|
5.1 Surround Sound
Compatibility Within HD Radio TM
and The Existing FM-Stereo Environment
Frank Foti
Omnia Audio
May, 2005
Preface
Surround is the Killer App for HDFM broadcasting. Based upon
the tremendous response at NAB2005, it is clear that more and
more people are becoming convinced that FM radio has the
potential to take a major step forward with this tech.
As of this
writing, there are four proposed methods for surround
broadcasting. They can be divided into two categories: the
three matrix systems and the MPEG Spatial system. This paper
will point out some critical technical issues that
broadcasters must be aware of as they consider surround, lest
they degrade and damage their FM-Stereo service.
FM-Stereo, Revisited
First, a short review of the FM-Stereo multiplex transmission
system, or mpx for short. This system has been operating
successfully since 1961. The FM-Stereo system was designed to
be compatible with the mono-only system it followed. The Left
and Right audio channels are summed to create a mono signal
that is received on mono radios. The two channels are also
subtracted to create a stereo-difference signal, which is
broadcast along with the mono sum signal. From these two
signals, the original Left and Right audio channels are
recovered: adding them gives you the Left and subtracting them
gives you the Right. This is expressed in the algebraic
equations: 2L = (L+R) + (L-R) and 2R = (L+R) – (L-R).

▸ **ACTIONS TO TAKE**:
1/ Please output the passage of the surround sound paper starting at "FM-Stereo, Revisited" and ending at "2R = (L+R) – (L-R).".
2/ Answer these questions from the surround sound paper:
(a) Which organization is the author of the paper affiliated with?
(b) Since what year has the FM-Stereo multiplex system been operating?
(c) How many proposed methods for surround broadcasting existed when the paper was written?
3/ List, in order, the lines of the surround sound paper that come before the heading "Preface".
These items have no connection to the surround sound paper.

[Data excerpts]
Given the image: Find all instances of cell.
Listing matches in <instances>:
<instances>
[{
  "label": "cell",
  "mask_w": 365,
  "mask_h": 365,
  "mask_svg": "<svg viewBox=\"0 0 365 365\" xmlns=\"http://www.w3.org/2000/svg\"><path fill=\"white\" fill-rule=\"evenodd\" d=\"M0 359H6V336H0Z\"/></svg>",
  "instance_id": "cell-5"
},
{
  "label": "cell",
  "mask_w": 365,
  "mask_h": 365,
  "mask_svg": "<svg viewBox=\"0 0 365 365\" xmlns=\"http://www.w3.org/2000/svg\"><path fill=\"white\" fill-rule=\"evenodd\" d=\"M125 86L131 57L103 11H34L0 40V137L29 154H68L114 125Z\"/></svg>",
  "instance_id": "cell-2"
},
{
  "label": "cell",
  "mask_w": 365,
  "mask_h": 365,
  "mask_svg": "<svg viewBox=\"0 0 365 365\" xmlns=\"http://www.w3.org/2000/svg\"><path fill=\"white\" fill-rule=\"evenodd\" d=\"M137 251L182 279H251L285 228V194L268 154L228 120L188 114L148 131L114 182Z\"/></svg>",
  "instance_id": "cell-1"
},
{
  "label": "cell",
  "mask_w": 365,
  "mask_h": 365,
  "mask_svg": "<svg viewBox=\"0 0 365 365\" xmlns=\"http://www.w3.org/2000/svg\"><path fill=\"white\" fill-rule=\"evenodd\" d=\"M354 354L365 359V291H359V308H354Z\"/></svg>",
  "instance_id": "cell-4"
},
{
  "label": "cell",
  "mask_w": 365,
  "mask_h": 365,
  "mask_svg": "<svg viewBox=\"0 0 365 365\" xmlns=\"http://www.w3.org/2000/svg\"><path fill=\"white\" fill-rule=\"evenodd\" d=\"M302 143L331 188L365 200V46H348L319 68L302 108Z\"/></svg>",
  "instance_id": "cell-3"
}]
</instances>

▸ **RESULTS BY TASK**:
1/
FM-Stereo, Revisited
First, a short review of the FM-Stereo multiplex transmission
system, or mpx for short. This system has been operating
successfully since 1961. The FM-Stereo system was designed to
be compatible with the mono-only system it followed. The Left
and Right audio channels are summed to create a mono signal
that is received on mono radios. The two channels are also
subtracted to create a stereo-difference signal, which is
broadcast along with the mono sum signal. From these two
signals, the original Left and Right audio channels are
recovered: adding them gives you the Left and subtracting them
gives you the Right. This is expressed in the algebraic
equations: 2L = (L+R) + (L-R) and 2R = (L+R) – (L-R).

2/
(a) Omnia Audio
(b) 1961
(c) Four

3/
5.1 Surround Sound
Compatibility Within HD Radio TM
and The Existing FM-Stereo Environment
Frank Foti
Omnia Audio
May, 2005